_Exercise prompt_: The material must be copied out exactly, line for line.

_Records supplied_:
%%

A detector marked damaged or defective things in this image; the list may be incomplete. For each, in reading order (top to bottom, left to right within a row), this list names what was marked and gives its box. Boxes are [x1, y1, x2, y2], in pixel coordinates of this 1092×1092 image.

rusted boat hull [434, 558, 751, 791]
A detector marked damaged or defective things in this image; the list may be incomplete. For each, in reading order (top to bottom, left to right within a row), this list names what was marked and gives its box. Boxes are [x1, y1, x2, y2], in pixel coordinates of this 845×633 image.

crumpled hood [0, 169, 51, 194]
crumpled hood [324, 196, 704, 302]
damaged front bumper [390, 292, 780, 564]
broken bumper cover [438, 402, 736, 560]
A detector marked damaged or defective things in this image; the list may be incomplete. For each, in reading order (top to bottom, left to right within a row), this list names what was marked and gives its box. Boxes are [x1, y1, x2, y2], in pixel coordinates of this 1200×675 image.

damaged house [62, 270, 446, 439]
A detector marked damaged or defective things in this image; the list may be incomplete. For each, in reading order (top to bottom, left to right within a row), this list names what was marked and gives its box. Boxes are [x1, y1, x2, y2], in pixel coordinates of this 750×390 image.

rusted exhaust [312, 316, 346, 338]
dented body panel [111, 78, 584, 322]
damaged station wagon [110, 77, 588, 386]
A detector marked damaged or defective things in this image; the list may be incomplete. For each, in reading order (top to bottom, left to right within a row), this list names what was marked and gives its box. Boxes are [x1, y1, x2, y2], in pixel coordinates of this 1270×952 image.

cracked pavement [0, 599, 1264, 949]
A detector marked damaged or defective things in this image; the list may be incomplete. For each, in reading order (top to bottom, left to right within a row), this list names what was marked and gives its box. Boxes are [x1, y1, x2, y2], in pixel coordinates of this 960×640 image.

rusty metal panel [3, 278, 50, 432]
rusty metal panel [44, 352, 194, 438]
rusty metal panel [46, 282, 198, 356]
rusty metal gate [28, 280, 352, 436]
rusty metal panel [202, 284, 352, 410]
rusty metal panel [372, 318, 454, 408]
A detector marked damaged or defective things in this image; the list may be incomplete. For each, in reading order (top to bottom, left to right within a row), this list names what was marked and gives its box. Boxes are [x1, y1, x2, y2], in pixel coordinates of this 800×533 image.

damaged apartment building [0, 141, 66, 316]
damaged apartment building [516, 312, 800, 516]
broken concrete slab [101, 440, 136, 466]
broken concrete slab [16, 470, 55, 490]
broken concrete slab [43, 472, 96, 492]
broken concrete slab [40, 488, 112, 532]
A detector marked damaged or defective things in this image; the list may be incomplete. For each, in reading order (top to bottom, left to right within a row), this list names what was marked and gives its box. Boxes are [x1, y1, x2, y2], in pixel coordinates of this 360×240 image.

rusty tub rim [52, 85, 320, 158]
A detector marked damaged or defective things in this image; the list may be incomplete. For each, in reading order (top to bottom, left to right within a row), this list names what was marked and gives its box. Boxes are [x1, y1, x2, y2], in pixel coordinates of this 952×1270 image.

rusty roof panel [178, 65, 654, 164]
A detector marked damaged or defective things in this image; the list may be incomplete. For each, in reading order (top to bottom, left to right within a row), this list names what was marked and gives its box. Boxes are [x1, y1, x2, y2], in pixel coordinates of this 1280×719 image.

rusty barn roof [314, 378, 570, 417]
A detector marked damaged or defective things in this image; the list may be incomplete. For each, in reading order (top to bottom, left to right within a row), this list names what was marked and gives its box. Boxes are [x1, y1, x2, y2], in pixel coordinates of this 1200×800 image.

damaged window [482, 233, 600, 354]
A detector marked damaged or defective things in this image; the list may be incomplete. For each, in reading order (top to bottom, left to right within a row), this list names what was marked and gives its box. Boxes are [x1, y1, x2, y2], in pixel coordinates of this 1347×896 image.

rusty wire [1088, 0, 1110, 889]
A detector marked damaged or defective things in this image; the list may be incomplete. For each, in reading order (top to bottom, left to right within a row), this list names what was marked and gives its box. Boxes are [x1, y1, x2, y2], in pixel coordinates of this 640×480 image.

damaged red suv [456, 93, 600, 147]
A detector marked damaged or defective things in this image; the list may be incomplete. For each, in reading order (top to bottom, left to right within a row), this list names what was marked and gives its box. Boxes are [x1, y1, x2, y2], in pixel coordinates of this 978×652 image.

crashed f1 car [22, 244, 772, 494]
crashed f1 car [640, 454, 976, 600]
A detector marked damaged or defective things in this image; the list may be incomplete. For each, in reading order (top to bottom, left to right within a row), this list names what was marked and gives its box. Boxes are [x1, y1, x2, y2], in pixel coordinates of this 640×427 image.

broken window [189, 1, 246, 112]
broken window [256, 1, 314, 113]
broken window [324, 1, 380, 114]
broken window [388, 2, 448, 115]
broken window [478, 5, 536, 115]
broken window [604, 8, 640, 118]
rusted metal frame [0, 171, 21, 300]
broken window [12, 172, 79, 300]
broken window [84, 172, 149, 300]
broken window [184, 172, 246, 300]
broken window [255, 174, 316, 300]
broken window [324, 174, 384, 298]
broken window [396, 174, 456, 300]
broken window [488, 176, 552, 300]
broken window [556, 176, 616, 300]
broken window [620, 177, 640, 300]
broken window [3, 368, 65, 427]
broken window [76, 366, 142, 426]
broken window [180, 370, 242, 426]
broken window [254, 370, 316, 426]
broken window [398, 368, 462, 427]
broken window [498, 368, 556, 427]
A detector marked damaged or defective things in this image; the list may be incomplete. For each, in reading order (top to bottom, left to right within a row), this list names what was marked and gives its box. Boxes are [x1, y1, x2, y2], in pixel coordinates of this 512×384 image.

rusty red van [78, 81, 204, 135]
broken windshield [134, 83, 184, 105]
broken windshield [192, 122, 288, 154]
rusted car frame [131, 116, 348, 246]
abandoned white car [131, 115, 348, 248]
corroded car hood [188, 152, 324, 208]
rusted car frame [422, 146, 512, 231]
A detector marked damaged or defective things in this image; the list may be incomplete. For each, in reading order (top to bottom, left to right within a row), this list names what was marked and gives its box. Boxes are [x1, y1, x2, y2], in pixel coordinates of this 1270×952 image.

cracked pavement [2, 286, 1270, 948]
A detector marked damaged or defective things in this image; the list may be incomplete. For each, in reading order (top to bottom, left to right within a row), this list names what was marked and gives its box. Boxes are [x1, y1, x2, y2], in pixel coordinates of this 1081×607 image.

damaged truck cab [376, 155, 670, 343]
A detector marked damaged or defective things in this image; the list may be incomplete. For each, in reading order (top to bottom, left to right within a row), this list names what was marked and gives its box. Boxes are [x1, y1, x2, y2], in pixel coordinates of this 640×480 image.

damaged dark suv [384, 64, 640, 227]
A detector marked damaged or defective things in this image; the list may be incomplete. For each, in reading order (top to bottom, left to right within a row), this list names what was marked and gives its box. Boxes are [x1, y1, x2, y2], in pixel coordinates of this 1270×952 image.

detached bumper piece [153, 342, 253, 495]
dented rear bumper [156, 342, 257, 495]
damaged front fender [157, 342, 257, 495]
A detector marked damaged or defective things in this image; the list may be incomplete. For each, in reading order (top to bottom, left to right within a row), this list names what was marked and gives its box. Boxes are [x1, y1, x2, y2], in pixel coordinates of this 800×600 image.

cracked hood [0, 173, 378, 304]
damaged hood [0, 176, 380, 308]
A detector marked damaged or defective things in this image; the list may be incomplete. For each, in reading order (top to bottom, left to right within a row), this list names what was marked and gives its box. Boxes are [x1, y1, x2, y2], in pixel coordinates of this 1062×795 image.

%%

_Task result_:
A detector marked damaged or defective things in this image; the list may be incomplete. For each, in reading order (top to bottom, left to right within a row), this list names what was marked and gives its box. Boxes are [x1, y1, x2, y2], in pixel coordinates of this 1092×1092 image.

rusted boat hull [434, 558, 751, 791]
A detector marked damaged or defective things in this image; the list may be incomplete. For each, in reading order (top to bottom, left to right within a row), this list names what was marked and gives its box. Boxes are [x1, y1, x2, y2], in pixel coordinates of this 845×633 image.

crumpled hood [0, 169, 51, 194]
crumpled hood [324, 196, 704, 302]
damaged front bumper [390, 292, 780, 564]
broken bumper cover [438, 402, 736, 560]
A detector marked damaged or defective things in this image; the list may be incomplete. For each, in reading order (top to bottom, left to right within a row), this list names what was marked and gives its box. Boxes are [x1, y1, x2, y2], in pixel coordinates of this 1200×675 image.

damaged house [62, 270, 446, 439]
A detector marked damaged or defective things in this image; the list may be incomplete. For each, in reading order (top to bottom, left to right within a row), this list names what was marked and gives its box. Boxes are [x1, y1, x2, y2], in pixel coordinates of this 750×390 image.

rusted exhaust [312, 316, 346, 338]
dented body panel [111, 78, 584, 322]
damaged station wagon [110, 77, 588, 386]
A detector marked damaged or defective things in this image; the list may be incomplete. For each, in reading order (top to bottom, left to right within a row), this list names what was marked and gives its box. Boxes are [x1, y1, x2, y2], in pixel coordinates of this 1270×952 image.

cracked pavement [0, 599, 1264, 949]
A detector marked damaged or defective things in this image; the list may be incomplete. For each, in reading order (top to bottom, left to right within a row), this list names what was marked and gives its box. Boxes are [x1, y1, x2, y2], in pixel coordinates of this 960×640 image.

rusty metal panel [3, 278, 50, 432]
rusty metal panel [44, 352, 194, 438]
rusty metal panel [46, 282, 198, 356]
rusty metal gate [28, 280, 352, 436]
rusty metal panel [202, 284, 352, 410]
rusty metal panel [372, 318, 454, 408]
A detector marked damaged or defective things in this image; the list may be incomplete. For each, in reading order (top to bottom, left to right within a row), this list names what was marked and gives its box. Boxes are [x1, y1, x2, y2], in pixel coordinates of this 800×533 image.

damaged apartment building [0, 141, 66, 316]
damaged apartment building [516, 312, 800, 516]
broken concrete slab [101, 440, 136, 466]
broken concrete slab [16, 470, 55, 490]
broken concrete slab [43, 472, 96, 492]
broken concrete slab [40, 488, 112, 532]
A detector marked damaged or defective things in this image; the list may be incomplete. For each, in reading order (top to bottom, left to right within a row), this list names what was marked and gives its box. Boxes are [x1, y1, x2, y2], in pixel coordinates of this 360×240 image.

rusty tub rim [52, 85, 320, 158]
A detector marked damaged or defective things in this image; the list may be incomplete. For each, in reading order (top to bottom, left to right within a row), this list names what was marked and gives its box. Boxes are [x1, y1, x2, y2], in pixel coordinates of this 952×1270 image.

rusty roof panel [178, 65, 654, 164]
A detector marked damaged or defective things in this image; the list may be incomplete. For each, in reading order (top to bottom, left to right within a row), this list names what was marked and gives its box. Boxes are [x1, y1, x2, y2], in pixel coordinates of this 1280×719 image.

rusty barn roof [314, 378, 570, 417]
A detector marked damaged or defective things in this image; the list may be incomplete. For each, in reading order (top to bottom, left to right within a row), this list names what was marked and gives its box. Boxes are [x1, y1, x2, y2], in pixel coordinates of this 1200×800 image.

damaged window [482, 233, 600, 354]
A detector marked damaged or defective things in this image; the list may be incomplete. For each, in reading order (top to bottom, left to right within a row), this list names what was marked and gives its box. Boxes are [x1, y1, x2, y2], in pixel coordinates of this 1347×896 image.

rusty wire [1088, 0, 1110, 889]
A detector marked damaged or defective things in this image; the list may be incomplete. For each, in reading order (top to bottom, left to right within a row), this list names what was marked and gives its box. Boxes are [x1, y1, x2, y2], in pixel coordinates of this 640×480 image.

damaged red suv [456, 93, 600, 147]
A detector marked damaged or defective things in this image; the list may be incomplete. For each, in reading order (top to bottom, left to right within a row), this list names what was marked and gives its box. Boxes are [x1, y1, x2, y2], in pixel coordinates of this 978×652 image.

crashed f1 car [22, 244, 772, 494]
crashed f1 car [640, 454, 976, 600]
A detector marked damaged or defective things in this image; the list may be incomplete. For each, in reading order (top to bottom, left to right within a row), this list names what was marked and gives its box. Boxes are [x1, y1, x2, y2], in pixel coordinates of this 640×427 image.

broken window [189, 1, 246, 112]
broken window [256, 1, 314, 113]
broken window [324, 1, 380, 114]
broken window [388, 2, 448, 115]
broken window [478, 5, 536, 115]
broken window [604, 8, 640, 118]
rusted metal frame [0, 171, 21, 300]
broken window [12, 172, 79, 300]
broken window [84, 172, 149, 300]
broken window [184, 172, 246, 300]
broken window [255, 174, 316, 300]
broken window [324, 174, 384, 298]
broken window [396, 174, 456, 300]
broken window [488, 176, 552, 300]
broken window [556, 176, 616, 300]
broken window [620, 177, 640, 300]
broken window [3, 368, 65, 427]
broken window [76, 366, 142, 426]
broken window [180, 370, 242, 426]
broken window [254, 370, 316, 426]
broken window [398, 368, 462, 427]
broken window [498, 368, 556, 427]
A detector marked damaged or defective things in this image; the list may be incomplete. For each, in reading order (top to bottom, left to right within a row), this list names what was marked and gives its box. Boxes are [x1, y1, x2, y2], in pixel coordinates of this 512×384 image.

rusty red van [78, 81, 204, 135]
broken windshield [134, 83, 184, 105]
broken windshield [192, 122, 288, 154]
rusted car frame [131, 116, 348, 246]
abandoned white car [131, 115, 348, 248]
corroded car hood [188, 152, 324, 208]
rusted car frame [422, 146, 512, 231]
A detector marked damaged or defective things in this image; the list may be incomplete. For each, in reading order (top to bottom, left to right within a row), this list names what was marked and gives its box. Boxes are [x1, y1, x2, y2], in pixel coordinates of this 1270×952 image.

cracked pavement [2, 286, 1270, 948]
A detector marked damaged or defective things in this image; the list may be incomplete. For each, in reading order (top to bottom, left to right within a row), this list names what was marked and gives its box. Boxes are [x1, y1, x2, y2], in pixel coordinates of this 1081×607 image.

damaged truck cab [376, 155, 670, 343]
A detector marked damaged or defective things in this image; the list may be incomplete. For each, in reading order (top to bottom, left to right within a row), this list names what was marked and gives its box. Boxes are [x1, y1, x2, y2], in pixel coordinates of this 640×480 image.

damaged dark suv [384, 64, 640, 227]
A detector marked damaged or defective things in this image; the list may be incomplete. For each, in reading order (top to bottom, left to right within a row), this list names what was marked and gives its box. Boxes are [x1, y1, x2, y2], in pixel coordinates of this 1270×952 image.

detached bumper piece [153, 342, 253, 495]
dented rear bumper [156, 342, 257, 495]
damaged front fender [157, 342, 257, 495]
A detector marked damaged or defective things in this image; the list may be incomplete. For each, in reading order (top to bottom, left to right within a row), this list names what was marked and gives its box. Boxes are [x1, y1, x2, y2], in pixel coordinates of this 800×600 image.

cracked hood [0, 173, 378, 304]
damaged hood [0, 176, 380, 308]
A detector marked damaged or defective things in this image; the list may be incomplete. For each, in reading order (top to bottom, left to right within a row), this list names what was marked and gives its box. Boxes are [x1, y1, x2, y2], in pixel coordinates of this 1062×795 image.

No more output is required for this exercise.